GIVEN PASSAGE:
(begin)

Files
home-server/ansible/README.md

10 KiB

Ansible — noble cluster

Automates talos/CLUSTER-BUILD.md: optional Talos Phase A (genconfig → apply → bootstrap → kubeconfig), then Phase B+ (CNI → add-ons → ingress → Argo CD → Kyverno → observability, etc.). Argo CD does not reconcile core charts — optional GitOps starts from an empty clusters/noble/apps/kustomization.yaml.

Order of operations

  1. From talos/: talhelper gensecret / talsecret as in talos/README.md §1 (if not already done).
  2. Talos Phase A (automated): run playbooks/talos_phase_a.yml or the full pipeline playbooks/deploy.yml. This runs talhelper genconfig -o out, talosctl apply-config on each node, talosctl bootstrap, and talosctl kubeconfigtalos/kubeconfig.
  3. Platform stack: playbooks/noble.yml (included at the end of deploy.yml).

(end)

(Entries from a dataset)
(begin)

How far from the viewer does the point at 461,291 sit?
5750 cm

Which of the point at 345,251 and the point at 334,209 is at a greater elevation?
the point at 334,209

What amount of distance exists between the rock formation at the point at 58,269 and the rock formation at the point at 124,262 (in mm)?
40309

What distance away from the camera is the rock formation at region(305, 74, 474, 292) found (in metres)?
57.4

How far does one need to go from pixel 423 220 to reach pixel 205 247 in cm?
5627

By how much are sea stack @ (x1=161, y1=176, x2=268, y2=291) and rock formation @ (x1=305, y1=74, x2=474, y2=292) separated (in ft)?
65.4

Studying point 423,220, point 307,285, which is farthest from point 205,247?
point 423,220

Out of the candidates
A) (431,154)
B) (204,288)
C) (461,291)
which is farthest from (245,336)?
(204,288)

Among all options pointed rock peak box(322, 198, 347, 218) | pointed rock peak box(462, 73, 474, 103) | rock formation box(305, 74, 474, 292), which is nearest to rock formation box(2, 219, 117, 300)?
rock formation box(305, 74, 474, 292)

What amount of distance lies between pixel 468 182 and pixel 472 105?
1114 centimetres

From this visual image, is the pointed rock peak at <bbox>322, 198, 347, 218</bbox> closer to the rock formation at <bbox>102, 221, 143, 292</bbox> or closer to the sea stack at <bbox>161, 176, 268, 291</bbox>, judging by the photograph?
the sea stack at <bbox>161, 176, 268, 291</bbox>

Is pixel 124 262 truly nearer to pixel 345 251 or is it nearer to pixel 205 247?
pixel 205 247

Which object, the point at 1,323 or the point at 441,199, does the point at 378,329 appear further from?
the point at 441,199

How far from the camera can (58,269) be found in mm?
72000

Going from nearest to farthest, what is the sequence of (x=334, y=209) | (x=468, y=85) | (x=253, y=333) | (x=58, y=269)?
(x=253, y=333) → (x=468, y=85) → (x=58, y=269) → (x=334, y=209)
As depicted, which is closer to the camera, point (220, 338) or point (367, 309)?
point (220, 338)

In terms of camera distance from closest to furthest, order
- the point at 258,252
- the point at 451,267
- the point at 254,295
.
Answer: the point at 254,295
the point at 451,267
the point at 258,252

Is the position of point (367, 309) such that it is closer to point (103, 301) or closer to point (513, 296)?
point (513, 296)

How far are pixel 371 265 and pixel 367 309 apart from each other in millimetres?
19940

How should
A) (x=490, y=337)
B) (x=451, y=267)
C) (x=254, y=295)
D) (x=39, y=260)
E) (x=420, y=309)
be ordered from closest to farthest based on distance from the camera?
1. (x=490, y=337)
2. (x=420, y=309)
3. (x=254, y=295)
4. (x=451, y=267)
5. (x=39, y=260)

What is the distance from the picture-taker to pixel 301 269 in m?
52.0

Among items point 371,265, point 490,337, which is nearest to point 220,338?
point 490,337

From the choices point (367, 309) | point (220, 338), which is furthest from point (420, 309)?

(end)

GIVEN EXERCISE 1: Count the lines in the rows that contain the string "stack", and reply with the number alone.
GIVEN EXERCISE 2: Write the next part of the Ansible README, picking up after its last line.
The Ansible README and the rows have no connection to each other.

WRITTEN ANSWER 1: 3

WRITTEN ANSWER 2:
Your workstation must be able to reach node IPs on the lab LAN (Talos API :50000 for talosctl, Kubernetes :6443 for kubectl / Helm). If kubectl cannot reach the VIP (192.168.50.230), use -e 'noble_k8s_api_server_override=https://<control-plane-ip>:6443' on noble.yml (see group_vars/all.yml).

One-shot full deploy (after nodes are booted and reachable):

cd ansible
ansible-playbook playbooks/deploy.yml

Deploy secrets (.env)

Copy .env.sample to .env at the repository root (.env is gitignored). At minimum set CLOUDFLARE_DNS_API_TOKEN for cert-manager DNS-01. The cert-manager role applies it automatically during noble.yml. See .env.sample for optional placeholders (e.g. Newt/Pangolin).

Prerequisites

  • talosctl (matches node Talos version), talhelper, helm, kubectl.
  • SOPS secrets: sops and age on the control host if you use clusters/noble/secrets/ with age-key.txt (see clusters/noble/secrets/README.md).
  • Phase A: same LAN/VPN as nodes so Talos :50000 and Kubernetes :6443 are reachable (see talos/README.md §3).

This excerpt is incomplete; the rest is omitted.